Reputation: 2089
I am working on a small web service. Up until now I have been responding with JSON. But the problem I am having right now is the server my web service talks to responds with an XML that looks something like this:
<obj somedata="h1" somedata2="h5" xmldata="<xm debug="yes"/></xm>"/>
The xml data attribute contains XML. I could have just run json_encode() (PHP). But json_encode doesn't seem to want to encode the XML data attribute.
Is it bad practice if my web service responded with xml in this case and JSON in other cases? Of course I would set the Content-Type
to application/xml
and this will also be documented in the documentation for the service.

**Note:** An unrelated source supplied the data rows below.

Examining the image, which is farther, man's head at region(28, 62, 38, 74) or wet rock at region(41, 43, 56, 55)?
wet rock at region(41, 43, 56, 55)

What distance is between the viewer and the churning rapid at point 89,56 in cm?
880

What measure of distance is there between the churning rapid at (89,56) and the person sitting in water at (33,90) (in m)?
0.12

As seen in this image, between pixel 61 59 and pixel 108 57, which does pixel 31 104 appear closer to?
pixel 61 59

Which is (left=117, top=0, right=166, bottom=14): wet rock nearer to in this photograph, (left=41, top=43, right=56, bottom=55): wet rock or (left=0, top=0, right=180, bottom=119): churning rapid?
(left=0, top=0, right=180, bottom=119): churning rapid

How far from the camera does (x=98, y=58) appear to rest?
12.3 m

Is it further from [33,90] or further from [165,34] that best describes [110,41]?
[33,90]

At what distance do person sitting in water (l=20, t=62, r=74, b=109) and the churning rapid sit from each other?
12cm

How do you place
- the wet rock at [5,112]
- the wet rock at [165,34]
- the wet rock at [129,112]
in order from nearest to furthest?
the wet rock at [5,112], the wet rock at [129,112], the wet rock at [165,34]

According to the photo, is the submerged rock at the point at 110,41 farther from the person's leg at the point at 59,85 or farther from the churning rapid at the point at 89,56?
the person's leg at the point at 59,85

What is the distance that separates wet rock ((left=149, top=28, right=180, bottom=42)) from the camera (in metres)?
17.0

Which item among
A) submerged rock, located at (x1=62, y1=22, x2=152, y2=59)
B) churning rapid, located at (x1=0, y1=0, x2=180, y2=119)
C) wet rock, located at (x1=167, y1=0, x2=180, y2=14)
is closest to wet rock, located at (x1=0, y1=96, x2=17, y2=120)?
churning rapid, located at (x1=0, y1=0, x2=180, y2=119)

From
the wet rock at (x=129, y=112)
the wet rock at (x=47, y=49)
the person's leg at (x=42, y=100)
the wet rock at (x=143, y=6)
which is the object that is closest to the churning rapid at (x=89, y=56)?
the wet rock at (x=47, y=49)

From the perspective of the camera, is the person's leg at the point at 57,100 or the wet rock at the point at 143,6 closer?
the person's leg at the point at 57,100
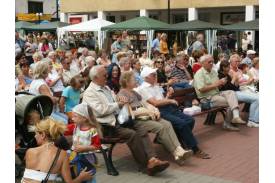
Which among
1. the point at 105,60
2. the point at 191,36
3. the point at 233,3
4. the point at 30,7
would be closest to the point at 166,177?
the point at 105,60

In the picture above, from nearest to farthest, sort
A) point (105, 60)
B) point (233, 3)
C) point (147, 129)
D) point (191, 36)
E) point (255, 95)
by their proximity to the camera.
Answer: point (147, 129) < point (255, 95) < point (105, 60) < point (191, 36) < point (233, 3)

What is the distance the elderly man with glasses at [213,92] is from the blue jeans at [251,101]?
0.61m

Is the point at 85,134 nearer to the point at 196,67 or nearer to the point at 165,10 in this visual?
the point at 196,67

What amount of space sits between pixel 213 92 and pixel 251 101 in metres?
1.18

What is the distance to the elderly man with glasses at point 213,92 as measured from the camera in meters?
9.12

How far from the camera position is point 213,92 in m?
9.42

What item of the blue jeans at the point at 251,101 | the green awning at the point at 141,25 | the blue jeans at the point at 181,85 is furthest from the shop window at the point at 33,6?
the blue jeans at the point at 251,101

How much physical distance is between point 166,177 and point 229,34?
2351cm

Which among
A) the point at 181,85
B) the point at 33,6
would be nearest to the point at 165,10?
the point at 181,85

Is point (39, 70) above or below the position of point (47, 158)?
above

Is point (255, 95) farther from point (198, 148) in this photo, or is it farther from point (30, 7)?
point (30, 7)

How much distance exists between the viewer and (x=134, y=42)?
29578 millimetres

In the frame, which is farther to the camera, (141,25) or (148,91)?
(141,25)

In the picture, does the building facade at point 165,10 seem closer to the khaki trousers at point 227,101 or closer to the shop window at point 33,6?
the khaki trousers at point 227,101
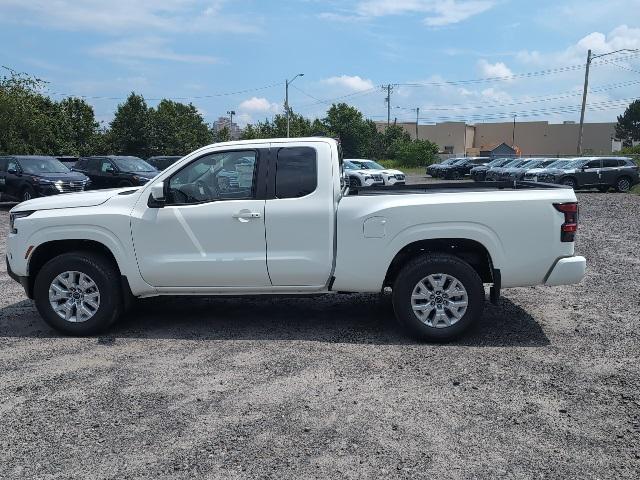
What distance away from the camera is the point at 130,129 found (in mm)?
46719

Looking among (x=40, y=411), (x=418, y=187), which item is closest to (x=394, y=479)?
(x=40, y=411)

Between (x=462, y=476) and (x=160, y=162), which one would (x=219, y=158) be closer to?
(x=462, y=476)

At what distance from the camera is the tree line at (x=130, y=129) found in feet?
114

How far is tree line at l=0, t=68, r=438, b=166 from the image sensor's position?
34.8 m

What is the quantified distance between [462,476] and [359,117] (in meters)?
73.8

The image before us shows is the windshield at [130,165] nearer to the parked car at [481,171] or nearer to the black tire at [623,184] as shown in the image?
the black tire at [623,184]

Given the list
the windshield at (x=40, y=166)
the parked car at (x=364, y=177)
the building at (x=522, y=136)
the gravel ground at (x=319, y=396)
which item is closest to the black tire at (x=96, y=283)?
the gravel ground at (x=319, y=396)

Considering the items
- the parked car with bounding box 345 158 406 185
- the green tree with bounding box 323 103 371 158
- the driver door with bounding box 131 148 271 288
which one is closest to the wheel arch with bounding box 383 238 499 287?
the driver door with bounding box 131 148 271 288

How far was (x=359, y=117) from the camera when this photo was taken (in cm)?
7525

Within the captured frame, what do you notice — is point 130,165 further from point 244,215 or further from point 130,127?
point 130,127

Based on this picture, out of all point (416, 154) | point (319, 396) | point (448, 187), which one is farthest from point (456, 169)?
point (319, 396)

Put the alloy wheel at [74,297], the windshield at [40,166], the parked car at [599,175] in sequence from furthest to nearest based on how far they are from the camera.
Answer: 1. the parked car at [599,175]
2. the windshield at [40,166]
3. the alloy wheel at [74,297]

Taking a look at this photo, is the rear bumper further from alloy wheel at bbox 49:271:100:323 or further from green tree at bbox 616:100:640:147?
green tree at bbox 616:100:640:147

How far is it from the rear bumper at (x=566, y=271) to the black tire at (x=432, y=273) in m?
0.66
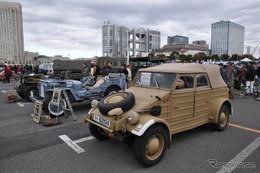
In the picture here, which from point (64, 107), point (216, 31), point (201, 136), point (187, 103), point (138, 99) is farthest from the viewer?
point (216, 31)

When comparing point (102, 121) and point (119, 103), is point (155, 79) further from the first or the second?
point (102, 121)

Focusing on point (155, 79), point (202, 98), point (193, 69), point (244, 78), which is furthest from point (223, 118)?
point (244, 78)

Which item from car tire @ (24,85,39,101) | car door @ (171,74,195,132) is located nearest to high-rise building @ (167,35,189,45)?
car tire @ (24,85,39,101)

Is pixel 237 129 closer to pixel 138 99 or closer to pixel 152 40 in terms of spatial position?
pixel 138 99

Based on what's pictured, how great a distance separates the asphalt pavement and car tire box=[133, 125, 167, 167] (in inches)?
5.7

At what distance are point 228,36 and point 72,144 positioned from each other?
6726 cm

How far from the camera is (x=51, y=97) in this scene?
6406 mm

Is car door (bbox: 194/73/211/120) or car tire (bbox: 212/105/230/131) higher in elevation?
car door (bbox: 194/73/211/120)

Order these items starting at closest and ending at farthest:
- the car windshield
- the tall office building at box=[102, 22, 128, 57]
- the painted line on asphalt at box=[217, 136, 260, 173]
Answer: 1. the painted line on asphalt at box=[217, 136, 260, 173]
2. the car windshield
3. the tall office building at box=[102, 22, 128, 57]

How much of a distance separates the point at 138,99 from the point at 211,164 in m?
1.83

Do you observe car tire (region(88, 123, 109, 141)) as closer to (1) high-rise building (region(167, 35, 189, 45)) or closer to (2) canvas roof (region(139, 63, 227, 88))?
(2) canvas roof (region(139, 63, 227, 88))

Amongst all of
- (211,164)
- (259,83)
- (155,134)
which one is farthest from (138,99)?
(259,83)

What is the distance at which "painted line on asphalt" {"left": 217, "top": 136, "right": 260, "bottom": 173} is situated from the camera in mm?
3240

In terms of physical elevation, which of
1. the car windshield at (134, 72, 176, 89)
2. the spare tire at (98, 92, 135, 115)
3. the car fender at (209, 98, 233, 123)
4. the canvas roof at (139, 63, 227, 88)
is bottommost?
the car fender at (209, 98, 233, 123)
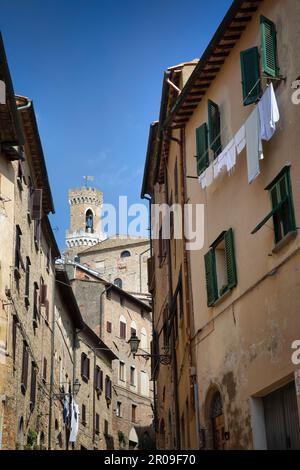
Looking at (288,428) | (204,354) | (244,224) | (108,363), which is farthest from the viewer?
(108,363)

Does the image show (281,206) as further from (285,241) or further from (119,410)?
(119,410)

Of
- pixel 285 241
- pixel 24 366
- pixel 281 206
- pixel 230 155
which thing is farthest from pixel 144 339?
pixel 285 241

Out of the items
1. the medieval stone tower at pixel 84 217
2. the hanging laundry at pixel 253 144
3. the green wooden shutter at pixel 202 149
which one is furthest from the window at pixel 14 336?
the medieval stone tower at pixel 84 217

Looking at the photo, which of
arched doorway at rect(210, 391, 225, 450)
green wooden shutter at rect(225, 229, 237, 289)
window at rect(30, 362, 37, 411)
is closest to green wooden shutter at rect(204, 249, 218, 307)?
green wooden shutter at rect(225, 229, 237, 289)

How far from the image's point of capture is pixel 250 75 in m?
14.7

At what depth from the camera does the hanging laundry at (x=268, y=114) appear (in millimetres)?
13383

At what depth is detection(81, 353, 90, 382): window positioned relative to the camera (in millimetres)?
42103

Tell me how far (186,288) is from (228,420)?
4.63 metres

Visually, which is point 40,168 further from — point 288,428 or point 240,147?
point 288,428

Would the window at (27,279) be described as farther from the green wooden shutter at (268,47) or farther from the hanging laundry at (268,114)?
the green wooden shutter at (268,47)

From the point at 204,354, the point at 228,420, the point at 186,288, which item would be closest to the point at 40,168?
the point at 186,288

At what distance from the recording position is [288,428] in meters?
13.1

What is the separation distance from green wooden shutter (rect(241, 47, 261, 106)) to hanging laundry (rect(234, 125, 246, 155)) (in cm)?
60
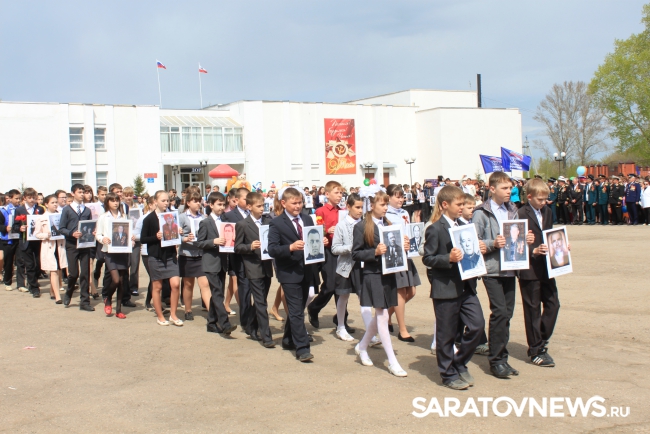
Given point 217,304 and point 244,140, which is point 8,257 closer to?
point 217,304

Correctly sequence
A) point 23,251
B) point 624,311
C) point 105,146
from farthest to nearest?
point 105,146 < point 23,251 < point 624,311

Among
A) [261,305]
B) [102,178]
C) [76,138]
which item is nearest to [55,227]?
[261,305]

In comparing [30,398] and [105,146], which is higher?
[105,146]

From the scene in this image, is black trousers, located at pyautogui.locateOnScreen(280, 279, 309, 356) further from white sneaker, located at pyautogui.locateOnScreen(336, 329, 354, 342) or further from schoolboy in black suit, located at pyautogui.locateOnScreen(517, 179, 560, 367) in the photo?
schoolboy in black suit, located at pyautogui.locateOnScreen(517, 179, 560, 367)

But is this bad? Should I do everything in my power to convert it to JSON just because I responded with JSON in other API functions?
Upvotes: 2
Views: 925
Reputation: 111541
Is it bad practice if my web service responded with xml in this case and JSON in other cases?
Yes, it'd be horrible practice to return JSON in some cases and XML in others. But you already knew that.
Worse still, the "XML" you mention,
<obj somedata="h1" somedata2="h5" xmldata="<xm debug="yes"/></xm>"/>
is not XML at all as it is not well-formed: Attribute values cannot contain raw XML; yours has unescaped:
"
)<
).Recommendation: Have a JSON interface, or an XML interface, or ideally both separately.